Baltimore leadership’s casual attitude toward the drug crime devastating the minority community, whose champion it pretended to be, was evidenced by the fact that as of 2000, only 23 detectives in the entire city were actively investigating narcotics cases—even while nearly 10% of Baltimore’s population was addicted to drugs, and epidemics of heroin and cocaine abuse reached levels unmatched in virtually any other American city. Further, just 4 officers in all of Baltimore were tasked with tracking down the suspects who had been named in some 54,000 open arrest warrants—250 of them for murder or attempted murder.

As a result of Baltimore’s widespread political corruption, failing economy, high taxes, and escalating crime rates, the city’s overall population fell by more than 120,000 during the 1990s. In the process, tens of thousands of homes were simply abandoned by their occupants.

In 1999 Democratic city councilman Martin O’Malley won Baltimore’s mayoral race by campaigning on a law-and-order platform, but in part because of the legacy he inherited, he was ultimately unable to fulfill his crime-reduction pledges. In 2005, criminal-justice statistics for Baltimore indicated that 17.6 violent crimes were committed for every 1,000 residents—a figure almost 80% higher than America’s big-city average. Baltimore’s murder rate, meanwhile, was nearly three times higher than the big-city average—just as it had been when O’Malley first took office in 2000. Robberies and aggravated assaults (including nonfatal shootings) had dropped slightly since 2000, but were still more than twice as prevalent as in other large American cities.

########

What to work on |
Transcribe the Baltimore crime excerpt from "As a result" to "by their occupants.". Draw only on the Baltimore crime excerpt.

Provided material |

########

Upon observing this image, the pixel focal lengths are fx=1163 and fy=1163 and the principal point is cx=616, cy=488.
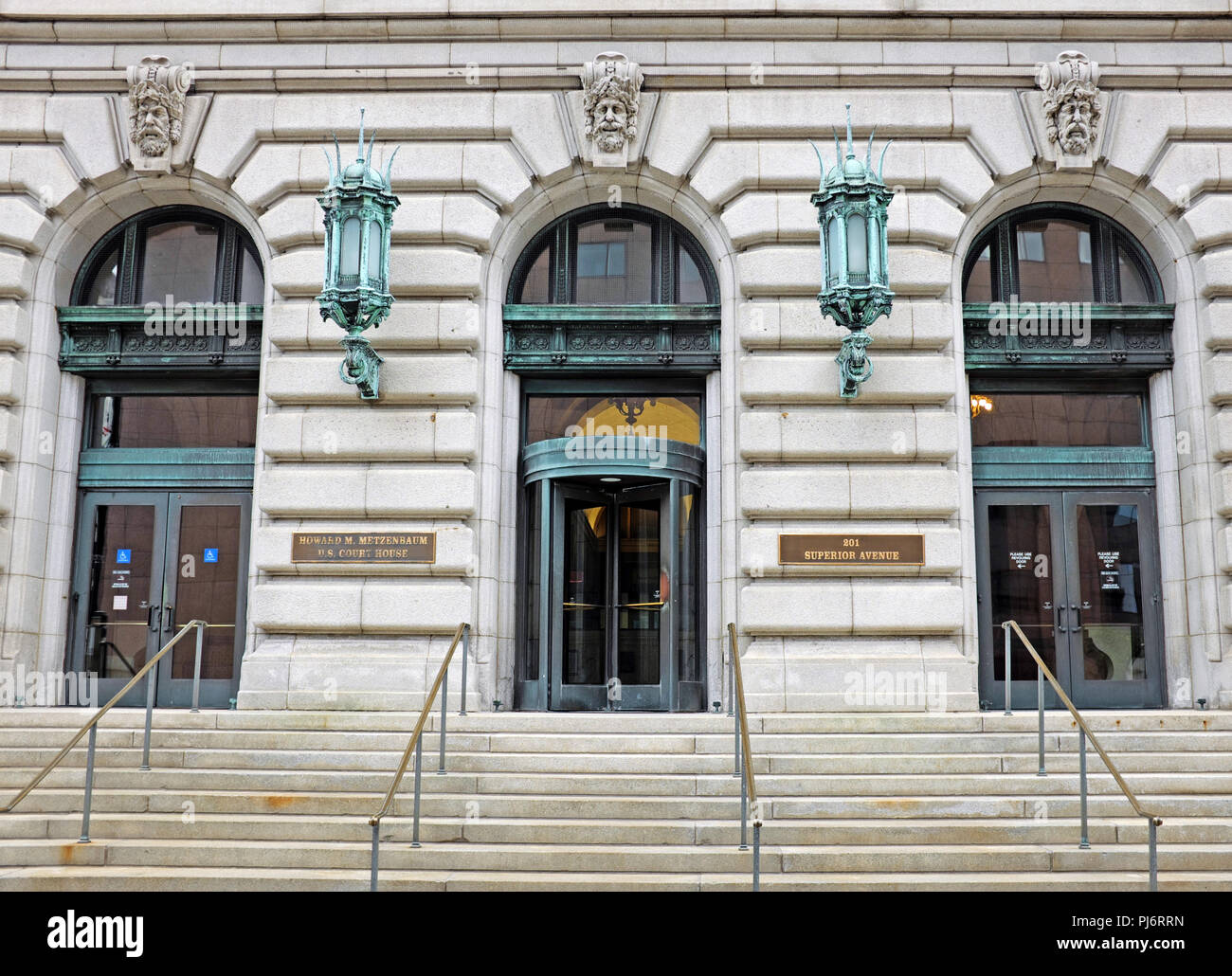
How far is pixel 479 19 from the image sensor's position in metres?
14.3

########

Exercise output |
As a result of Baltimore’s widespread political corruption, failing economy, high taxes, and escalating crime rates, the city’s overall population fell by more than 120,000 during the 1990s. In the process, tens of thousands of homes were simply abandoned by their occupants.